The world of antivirus is already full. You are basically inviting all-knowing, all-knowing software on your device, trusting that it will keep the bad guys out and not abuse their own access in the process. On Android, that problem is compounded by dozens of apps that are not just ineffective-they're outright phony
That's the finding of newly published research by AV-Comparatives, a European company that, as its name suggests, tests antivirus products. In an overview of 250 antivirus apps found in the Google Play Store, only 80 demonstrated basic skills in their jobs by detecting 30 percent or more of the 2,000 malicious apps AV-Comparatives threw at them. The remainder either failed to meet that benchmark, often mistook benign apps for malware, or have been pulled from the Play Store altogether. "In the past we and others found malicious apps, non-working apps, so it's not really a surprise to find some bogus AV apps as well," says Peter Stelzhammer, COO of AV -Comparatives. "In the times of rogue AV software, you have to be aware of everything."

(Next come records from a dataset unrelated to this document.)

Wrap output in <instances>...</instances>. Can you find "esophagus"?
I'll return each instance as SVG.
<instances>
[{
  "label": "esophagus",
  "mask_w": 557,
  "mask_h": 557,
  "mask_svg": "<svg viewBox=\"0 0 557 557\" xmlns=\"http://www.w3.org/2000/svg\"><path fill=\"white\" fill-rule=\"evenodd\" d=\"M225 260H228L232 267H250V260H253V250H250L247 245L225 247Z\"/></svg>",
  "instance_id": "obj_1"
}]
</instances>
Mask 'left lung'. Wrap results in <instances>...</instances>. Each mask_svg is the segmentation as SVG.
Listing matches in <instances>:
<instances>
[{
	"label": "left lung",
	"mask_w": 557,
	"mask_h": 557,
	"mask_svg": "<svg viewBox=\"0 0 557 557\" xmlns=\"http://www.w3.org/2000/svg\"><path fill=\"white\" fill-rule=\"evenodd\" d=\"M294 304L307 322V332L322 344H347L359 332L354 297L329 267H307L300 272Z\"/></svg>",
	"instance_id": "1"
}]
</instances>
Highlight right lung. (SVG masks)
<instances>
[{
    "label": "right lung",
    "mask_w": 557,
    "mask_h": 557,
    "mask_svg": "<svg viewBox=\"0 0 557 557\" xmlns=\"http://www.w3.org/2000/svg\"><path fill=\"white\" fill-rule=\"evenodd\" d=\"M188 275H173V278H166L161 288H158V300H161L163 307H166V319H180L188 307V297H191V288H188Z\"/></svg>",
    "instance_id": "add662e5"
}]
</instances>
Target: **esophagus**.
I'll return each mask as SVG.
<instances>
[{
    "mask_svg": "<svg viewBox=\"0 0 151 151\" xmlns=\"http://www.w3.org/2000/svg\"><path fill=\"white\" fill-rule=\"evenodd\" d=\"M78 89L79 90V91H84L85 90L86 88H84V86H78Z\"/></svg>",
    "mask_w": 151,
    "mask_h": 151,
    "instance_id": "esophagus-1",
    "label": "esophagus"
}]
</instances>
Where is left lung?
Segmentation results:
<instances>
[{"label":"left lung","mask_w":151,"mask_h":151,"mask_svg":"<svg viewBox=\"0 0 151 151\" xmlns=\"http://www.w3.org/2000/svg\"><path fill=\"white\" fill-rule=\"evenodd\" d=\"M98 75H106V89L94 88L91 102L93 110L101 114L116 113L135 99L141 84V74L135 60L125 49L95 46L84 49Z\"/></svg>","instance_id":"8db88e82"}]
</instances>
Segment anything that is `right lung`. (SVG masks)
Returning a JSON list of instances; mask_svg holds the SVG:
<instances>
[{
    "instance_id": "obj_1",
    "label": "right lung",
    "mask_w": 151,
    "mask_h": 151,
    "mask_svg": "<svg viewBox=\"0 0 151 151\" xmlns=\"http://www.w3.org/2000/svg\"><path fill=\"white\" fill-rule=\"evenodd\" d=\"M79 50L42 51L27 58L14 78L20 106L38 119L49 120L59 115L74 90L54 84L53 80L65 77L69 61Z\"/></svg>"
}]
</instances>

Failure comes in many different colors, of course. Some AV-Comparatives antivirus apps actually tested a decent job of blocking malicious apps, but introduced potential risks of their own. Several dozen products-all of which share a suspiciously similar user interface-relied on a "whitelist" approach, meaning that only specific named apps were allowed to run on the device. Think of it as a bouncer in a club with a very strict guest list;
The immediate ramification of this approach should be clear: An antivirus that relies on whitelisting will block lots of perfectly legitimate apps. In some cases, the AV-Comparatives study notes, the antivirus apps even forgot to whitelist themselves, creating an ouroboros of failure
"In times of rogue AV software, you will be aware of everything."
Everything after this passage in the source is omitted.